(Si no se indica otra cosa, las cifras proceden del último informe de Bain & Co sobre el sector del lujo).
China: acaba una era, comienza otra
El consumo de productos de lujo en China está resurgiendo, aunque de manera desigual. Varios estudios muestran un desplazamiento hacia un lujo más discreto, alejado de los logotipos ostentosos que han dominado en los últimos años. Esta tendencia ha venido acompañada de un incremento de la competencia local, que planta cara a las marcas internacionales (consúltese este artículo, que analiza esta dinámica y las compras de Bernard Arnault en China, en inglés). En términos generales, el mercado del lujo chino ha caído con fuerza este año (en torno al -7%), pero debería estabilizarse el próximo ejercicio.
Europa: el turismo de lujo pierde fuelle
Europa, tradicional epicentro de las compras de lujo, está perdiendo parte de su atractivo. La debilidad del dólar ha moderado la demanda turística de los estadounidenses, que antes se beneficiaban de un diferencial de precios ventajoso. El responsable del sector del lujo en Europa de JPMorgan señala que la brecha de precios para los estadounidenses se ha reducido del 26% al 20% en comparación con el verano de 2024.
Estados Unidos: resiliencia bienvenida
La solidez del lujo en Estados Unidos es una buena noticia para un sector que este año no ha podido contar ni con Europa ni con China. Se trata de un mercado que podría convertirse en el primero del mundo en valor el año que viene si el impacto arancelario y, por tanto, la inflación, se mantienen bajo control.

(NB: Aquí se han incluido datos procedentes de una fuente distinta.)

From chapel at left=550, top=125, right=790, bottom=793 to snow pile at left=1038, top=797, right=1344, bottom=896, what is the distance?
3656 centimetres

En cualquier caso, son los estadounidenses más acomodados —protegidos de las presiones inflacionarias— y la fortaleza de las bolsas los que han contribuido al impulso positivo actual. El efecto riqueza derivado del buen comportamiento de los mercados suele traducirse en un mayor gasto en lujo. Baste como ejemplo la evolución de las ventas de Ferragamo en Estados Unidos: el grupo registró una caída del 3,3% en el segundo trimestre, pero repuntó un 15,6% en el tercero. En general, todos los agentes del sector han presentado sólidos resultados en el continente el último trimestre, y se espera que la dinámica continúe.
Oriente Medio: un pilar en gestación
En último lugar, la región más prometedora y a la vez menos explotada: Oriente Medio. Dubái y Abu Dabi encabezan la lista gracias a su fuerte atractivo turístico. La región no es una nueva alternativa más, sino un auténtico eje en potencia. Pero conviene estar atentos a su futura vulnerabilidad en caso de tensiones regionales, ya que el turismo de lujo es la base principal de esta dinámica.

(Datos expresados en miles de millones de euros, a tipos de cambio constantes, procedentes del reciente informe de Bain & Co sobre el lujo)
El lujo sigue siendo un sector fundamentalmente resistente, pero su distribución geográfica —y sociológica— está cambiando. De forma más general, las consultoras y los grandes bancos coinciden en que el consumo probablemente será más contenido que en los últimos años, con unos consumidores más orientados hacia las experiencias y hacia lo que se denomina «lujo asequible». En un mundo en el que la percepción de la exclusividad está cambiando, es imposible ignorar las marcas con una fuerte identidad pero con un precio de entrada muy inferior al de los megajugadores. Las recientes evoluciones bursátiles de Ralph Lauren, Tapestry y Arc'teryx (Amer Sports) dan fe de ello, por citar solo algunos ejemplos.
Tras un primer semestre inquietante, el sector ha mejorado y evita el retroceso este año. Por segundo año consecutivo, el mercado debería mantenerse globalmente estable. Sin embargo, se espera que 2026 marque el final de este estancamiento, con un crecimiento previsto del 3% al 5%. Está por ver en qué medida estas perspectivas ya están descontadas en las cotizaciones, dado que las capitalizaciones de los líderes del sector ya han rebotado en los últimos meses.